• What is needed:
Gather every row below that contains the word "farthest", treating uppercase and lowercase as different, and copy each of those rows in full.

• Provided data:
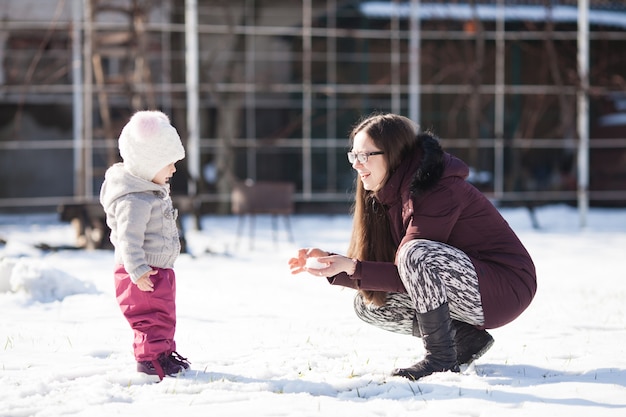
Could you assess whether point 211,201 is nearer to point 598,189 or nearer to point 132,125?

...

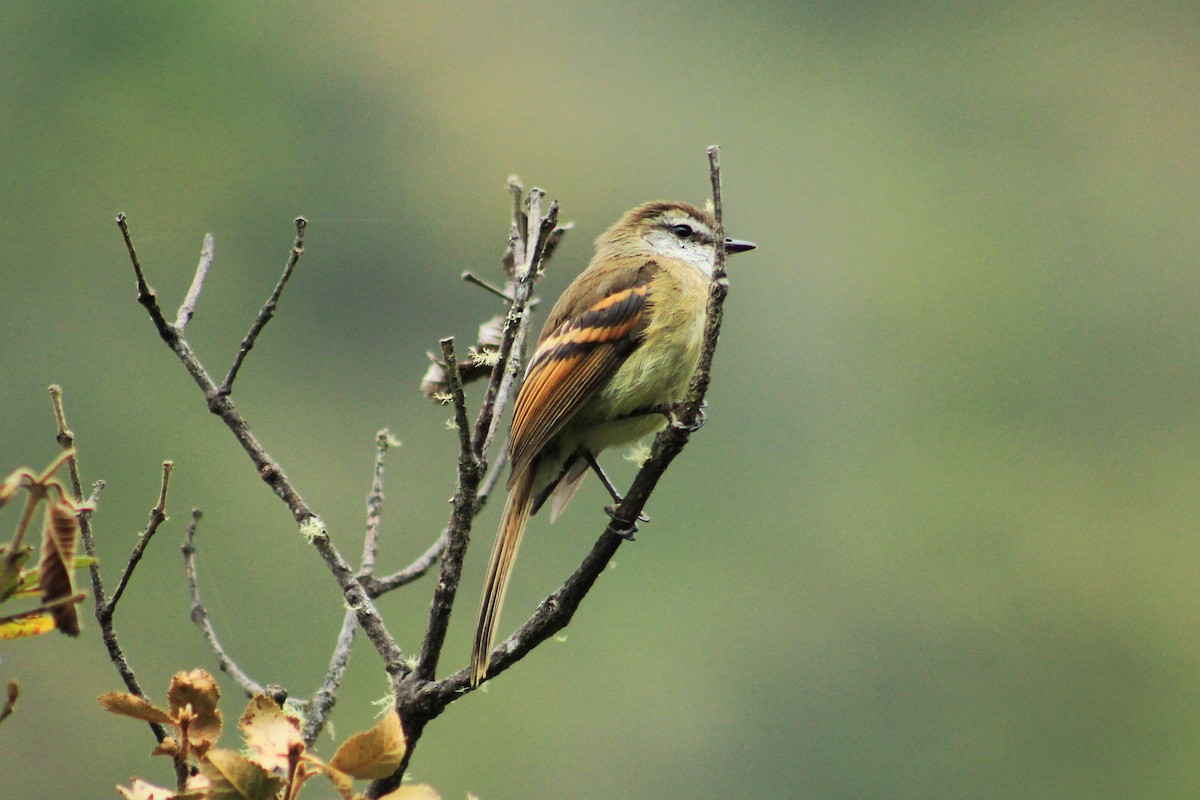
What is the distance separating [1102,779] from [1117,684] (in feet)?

...

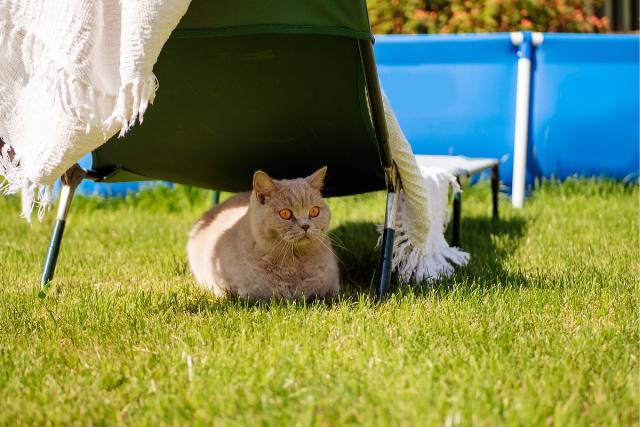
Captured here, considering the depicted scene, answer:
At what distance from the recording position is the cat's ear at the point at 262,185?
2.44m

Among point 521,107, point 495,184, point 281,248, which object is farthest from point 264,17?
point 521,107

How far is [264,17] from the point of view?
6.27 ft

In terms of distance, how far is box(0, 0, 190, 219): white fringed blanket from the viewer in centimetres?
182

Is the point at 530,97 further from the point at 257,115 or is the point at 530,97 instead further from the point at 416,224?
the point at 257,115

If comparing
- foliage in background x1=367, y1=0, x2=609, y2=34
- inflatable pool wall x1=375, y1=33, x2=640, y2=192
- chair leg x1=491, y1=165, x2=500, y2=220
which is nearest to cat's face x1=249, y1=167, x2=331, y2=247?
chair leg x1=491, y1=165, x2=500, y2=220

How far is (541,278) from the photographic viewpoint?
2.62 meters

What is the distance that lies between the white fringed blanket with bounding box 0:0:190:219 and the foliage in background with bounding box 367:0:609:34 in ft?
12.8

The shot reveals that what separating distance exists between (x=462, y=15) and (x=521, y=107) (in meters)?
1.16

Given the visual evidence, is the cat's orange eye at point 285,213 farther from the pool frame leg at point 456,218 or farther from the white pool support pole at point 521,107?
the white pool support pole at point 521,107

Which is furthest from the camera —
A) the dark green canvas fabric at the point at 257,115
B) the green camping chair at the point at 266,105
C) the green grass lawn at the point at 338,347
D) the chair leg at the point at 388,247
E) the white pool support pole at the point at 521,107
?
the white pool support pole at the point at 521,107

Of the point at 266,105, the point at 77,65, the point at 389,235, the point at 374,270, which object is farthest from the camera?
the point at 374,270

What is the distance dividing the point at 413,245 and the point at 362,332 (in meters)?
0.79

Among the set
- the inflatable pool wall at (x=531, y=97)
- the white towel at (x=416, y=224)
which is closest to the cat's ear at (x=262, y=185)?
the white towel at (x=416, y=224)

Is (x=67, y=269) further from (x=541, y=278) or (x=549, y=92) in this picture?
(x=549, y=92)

• Solution to the exercise:
Among point 521,107, point 495,184, point 281,248, which object is farthest from point 264,17?
Of the point at 266,105, the point at 77,65, the point at 389,235, the point at 374,270, which object is farthest from the camera?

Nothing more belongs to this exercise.